A Network Map of Intracellular Alpha-Fetoprotein Signalling in Hepatocellular Carcinoma

Abstract

Alpha fetoprotein (AFP) is a glycoprotein of foetal origin belonging to the albumin protein family. Serum AFP is a long-conceived early-diagnostic biomarker for HCC with its elevated expression in different liver pathologies ranging from hepatitis viral infections to fibrosis, cirrhosis, and HCC. Beyond their utility as biomarkers, in support of its contribution to these clinical outcomes, the function of AFP as an immune suppressor and inducer of malignant transformation in HCC patients is well reported.
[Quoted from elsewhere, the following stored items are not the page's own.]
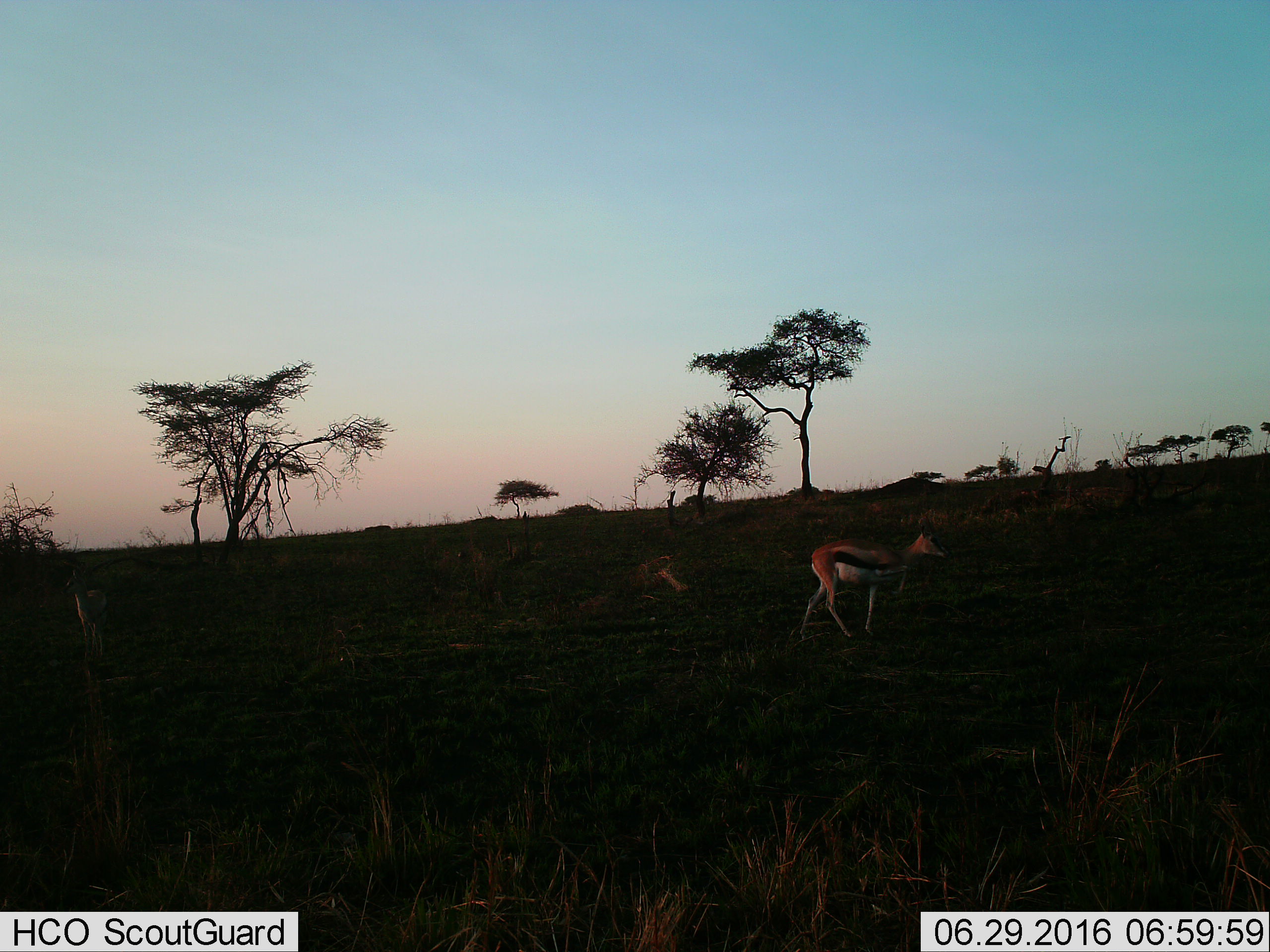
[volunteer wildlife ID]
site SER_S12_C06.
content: unidentified animal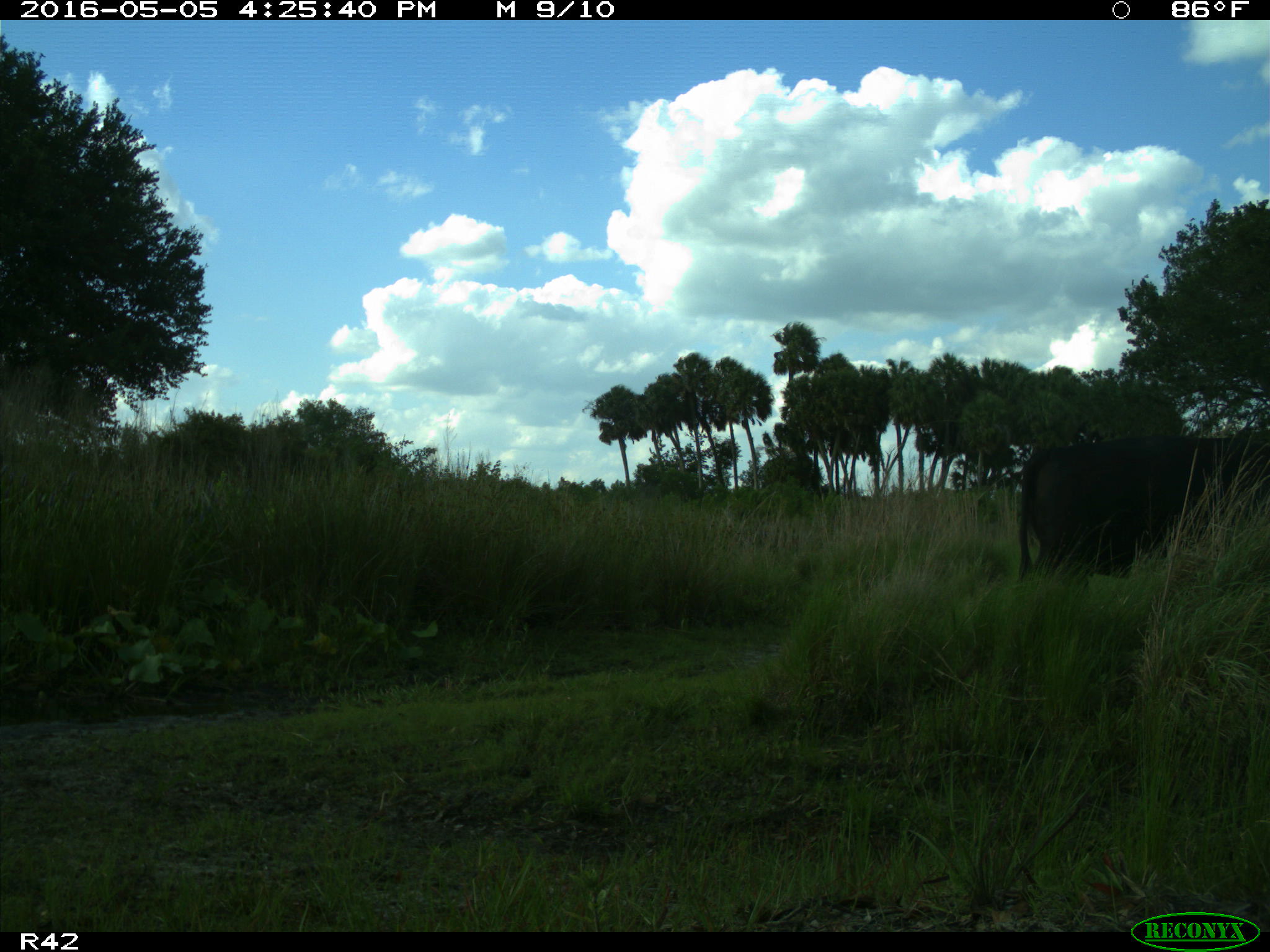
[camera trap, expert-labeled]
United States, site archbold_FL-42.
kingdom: Animalia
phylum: Chordata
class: Mammalia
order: Artiodactyla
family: Bovidae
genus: Bos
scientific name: Bos taurus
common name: domestic cow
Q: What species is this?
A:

Multiple reports show that AFP is secreted by hepatocytes, binds to its cognate receptor, AFP-receptor (AFPR), and exerts its actions. However, there is only limited information available in this context. There is an urgent need to gather more insight into the AFP signalling pathway and consider it a classical intracellular signalling pathway, among others. AFP is a highly potent intracellular molecule that has the potential to bind to many interactors like PTEN, Caspase, RAR, and so on. It has been shown that cellular AFP and secreted AFP have different roles in HCC pathophysiology, and a comprehensive map of the AFP signalling pathway is warranted for further theranostic applications.